Sim, de cela. Porque os dois estão presos. Como e quando essas prisões aconteceram é difícil dizer. Faz tanto tempo! De uma coisa, porém, pode ter certeza o leitor que chegou até aqui e que pretende continuar lendo esta crônica que não quer fazer rir nem flutuar os espíritos muitos pesados (não hoje): não houve “devido processo legal” nem qualquer possibilidade de defesa ou absolvição.
Neste inferno, os condenados não têm nome, dignidade ou esperança, mas têm memória. E é disso que trata este texto que começou obtuso e assim vai continuar, talvez seja o tempo chuvoso ou o almoço que não me caiu muito bem. Nas memórias de um deles, que vou apelidar de Pavlovich, tudo começou quando ele ligou a televisão e... É melhor deixar que ele próprio conte a história. Afinal, este é o único prazer que lhe resta.

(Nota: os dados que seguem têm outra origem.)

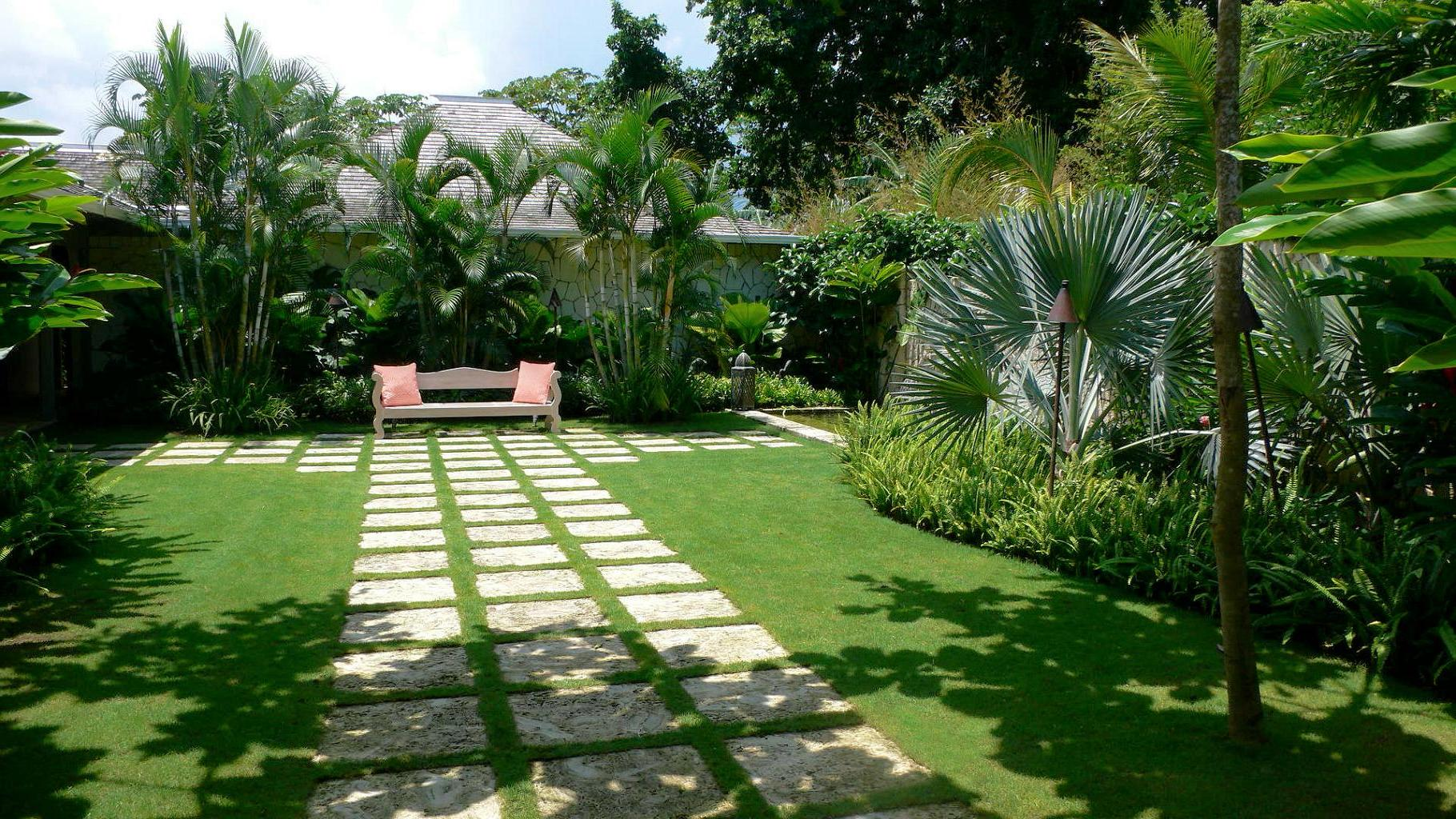 Tropical garden design landscaping in brisbane for Tropical garden designs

“Lembra quando entrevistaram o stalinista na televisão? Chamaram de professor. De intelectual. De grande influência. Eu avisei...”, começou Pavlovich, pedindo para o narrador continuar porque lhe falta fôlego. Ofereço a ele um copo d´água, me sentindo carcereiro de mim mesmo, e continuo falando assim por algo daquele evento que todo mundo achou simples e banal, mas que, sabemos no futuro que descrevo, prenunciava os muitos amontoados de ossos encolhidos entre a própria imundície nas muitas celas dos muitos campos de reeducação.
É hora de o outro preso, o interlocutor silencioso e sem nome que muito bem pode ser você, sim, você mesmo que está me lendo agora e se perguntando “será que ele está falando comigo mesmo?”, entrar na história. O outro preso fecha os olhos como se morresse ou refletisse – nunca se sabe – e finalmente balbucia um “sim”. Ele não acrescenta mais detalhes, nem precisa. Basta olhar ao redor para ver as consequências muito palpáveis de ideias assassinas tratadas com naturalidade e ecoadas em milhões de cabeças vazias como um sinal de “pluralidade”.
Não por coincidência, no dia seguinte teve um vereador do PT que invadiu uma igreja durante uma Missa. “Lembra?! Lembra?!”, pergunta e insiste um agitado Pavlovich, a fim de que o interlocutor silencioso (sim, você mesmo!) entenda a gravidade do fato. Mais uma vez assumo a narrativa para contar que o vereador é militante “antirracista” e achou por bem invadir uma igreja para defender que um crime bárbaro – a morte de um migrante congolês no Rio de Janeiro - fosse vingado.
De repente o interlocutor silencioso arregala uns olhões e pergunta para Pavlovitch aonde ele quer chegar com essa história. O que uma coisa tem a ver com outra? E o que essas memórias esparsas têm a ver com esse medo de que a história se repita não como farsa, e sim como uma tragédia ainda mais sanguinolenta do a dos gulags?
O homem reduzido a um amontoado de ossos e algumas boas lembranças do tempo em que os homens ocos eram apenas uma imagem pessimista num poema de T. S. Eliot suplica que eu me manifeste. Que eu diga que nada daquilo vai acontecer. Que é só o tempo, o almoço, a segunda-feira. Que o stalinista vai cair no esquecimento e o vereador do PT perceberá o tamanho do seu erro antes mesmo de ver surgirem os primeiros cabelos brancos. Mas não posso dizer isso. Não posso mentir.